Mercredi 19 février — jour 3 du procès 

Comme les deux jours précédents, les curieux arrivent petit à petit. On commence à reconnaître certains visages. Sont-ils des fans inconditionnels de l’ex-animateur venus pour le soutenir? Après tout, il existe sur Facebook divers groupes rassemblant des personnes lui ayant déjà donné l’absolution ou qui, en tout cas, plaident la présomption d’innocence. Il existe aussi des groupes qui se portent à la défense de la présumée victime. Mais sur les réseaux sociaux d’Éric Salvail, par contre, le temps s’est arrêté en octobre 2017, après son acte de contrition public consécutif aux révélations du journal La Presse, qui publiait plusieurs témoignages évoquant des inconduites sexuelles de la part du populaire animateur, point de départ de toute l’affaire. 

Éric Salvail se présente au palais de justice quelques minutes seulement avant la reprise des audiences, qui débutent à 9 h 30, toujours accompagné des deux avocates de l’équipe de Me Massicotte qui prennent place à sa gauche, dans la première rangée. Donald Duguay n’est pas présent pour cette troisième journée de procès. C’est aujourd’hui que sont appelés à la barre les quatre témoins de la Couronne — dont on ne peut donner les noms en raison d’une ordonnance de non-publication — qui seront questionnés.  

Donald Duguay

Photo : Martin Alarie, Journal de Montréal

Donald Duguay

Il est 9 h 36 quand le premier, un ami de Donald Duguay, prend la parole. Son témoignage est bouclé en huit minutes. Arrive le deuxième témoin, une ancienne collègue de la présumée victime qui se souvient d’avoir travaillé à l’époque avec les deux hommes impliqués. Un ajournement est demandé. Il dure cinq minutes, au terme desquelles le témoignage reprend, suivi par un troisième, le dernier de la matinée, amené par une amie de Donald Duguay qui évoque une rencontre troublante à un enregistrement de
La petite vie auquel elle était présente alors qu’Éric Salvail y était animateur de foule. L’accusé a écouté le tout avec attention, continuant comme à son habitude de prendre des notes dans un carnet et d’échanger à l’occasion quelques mots avec son avocat. Devant lui, près du juge, Me Michel Massicotte s’entretient régulièrement mais discrètement avec son assistant, Me Nicolas St-Jacques. La Couronne fait savoir que sa preuve est close. C’est la fin de l’audience pour le matin, reprise en après-midi. 

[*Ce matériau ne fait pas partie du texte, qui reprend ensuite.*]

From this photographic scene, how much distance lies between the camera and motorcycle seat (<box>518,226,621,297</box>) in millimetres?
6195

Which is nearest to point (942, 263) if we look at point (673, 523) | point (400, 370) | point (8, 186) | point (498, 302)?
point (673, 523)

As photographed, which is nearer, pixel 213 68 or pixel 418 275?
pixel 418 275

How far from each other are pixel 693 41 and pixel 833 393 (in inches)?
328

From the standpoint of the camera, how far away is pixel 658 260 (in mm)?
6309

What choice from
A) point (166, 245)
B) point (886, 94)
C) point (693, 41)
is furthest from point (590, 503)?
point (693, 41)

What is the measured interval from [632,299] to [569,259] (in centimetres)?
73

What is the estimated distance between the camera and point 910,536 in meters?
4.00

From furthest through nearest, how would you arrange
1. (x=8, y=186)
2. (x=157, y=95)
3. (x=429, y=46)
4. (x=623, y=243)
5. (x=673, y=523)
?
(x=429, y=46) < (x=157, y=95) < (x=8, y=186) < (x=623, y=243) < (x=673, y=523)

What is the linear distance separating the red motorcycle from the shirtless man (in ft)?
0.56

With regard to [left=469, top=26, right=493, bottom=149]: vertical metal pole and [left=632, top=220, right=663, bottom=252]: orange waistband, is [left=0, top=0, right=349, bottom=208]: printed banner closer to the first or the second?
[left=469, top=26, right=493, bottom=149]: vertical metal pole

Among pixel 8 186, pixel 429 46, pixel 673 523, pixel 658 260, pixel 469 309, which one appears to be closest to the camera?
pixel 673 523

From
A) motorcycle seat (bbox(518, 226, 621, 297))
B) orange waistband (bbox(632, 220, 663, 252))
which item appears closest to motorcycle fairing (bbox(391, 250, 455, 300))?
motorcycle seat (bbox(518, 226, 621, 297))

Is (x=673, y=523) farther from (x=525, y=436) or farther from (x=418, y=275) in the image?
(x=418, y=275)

Un témoignage des plus attendus 

Après le dîner, la salle se remplit peu à peu. On attend le quatrième et dernier témoin, celui de la défense. C’est une employée de Radio-Canada. Elle s’exprimera pendant 25 minutes avant de repartir.  

Il est presque 15 h lorsque, coup de théâtre, Éric Salvail est demandé à la barre par son avocat. Il prête serment, donne son nom et, quand on lui demande quelle est son occupation, il semble hésitant. Il répond finalement: «Producteur.» Pour ceux qui suivent le procès en direct, la surprise est totale. Très rapidement, l’information circule et fait les manchettes. D’une voix un peu plus rauque que celle qu’on lui connaît, il nie en bloc toutes les allégations le concernant, martelant: «Je n’étais pas là», «Ça ne se peut pas, je n’étais pas là, je ne travaillais pas au courrier à ce moment-là», déclarant même ne pas reconnaître Donald Duguay quand sa photo lui a été présentée, même si son visage lui «disait quelque chose». Sa défense est basée sur le contenu de ses agendas, qu’il dit remplir «de manière compulsive, autiste». Mais ces éléments ne peuvent pas être reçus en guise de preuves.  

À la suite des questions de la procureure Amélie Rivard, Éric Salvail feuillette son agenda de l’année 1993, page par page. Relativement tendu mais calme, il devient cependant plus nerveux dès qu’il est questionné. Dans la salle, un lourd silence se fait, laissant toute la place à ses propos. On apprend qu’il s’est soumis à trois reprises au polygraphe et s’est de lui-même présenté aux policiers quand il a eu vent des allégations le concernant.  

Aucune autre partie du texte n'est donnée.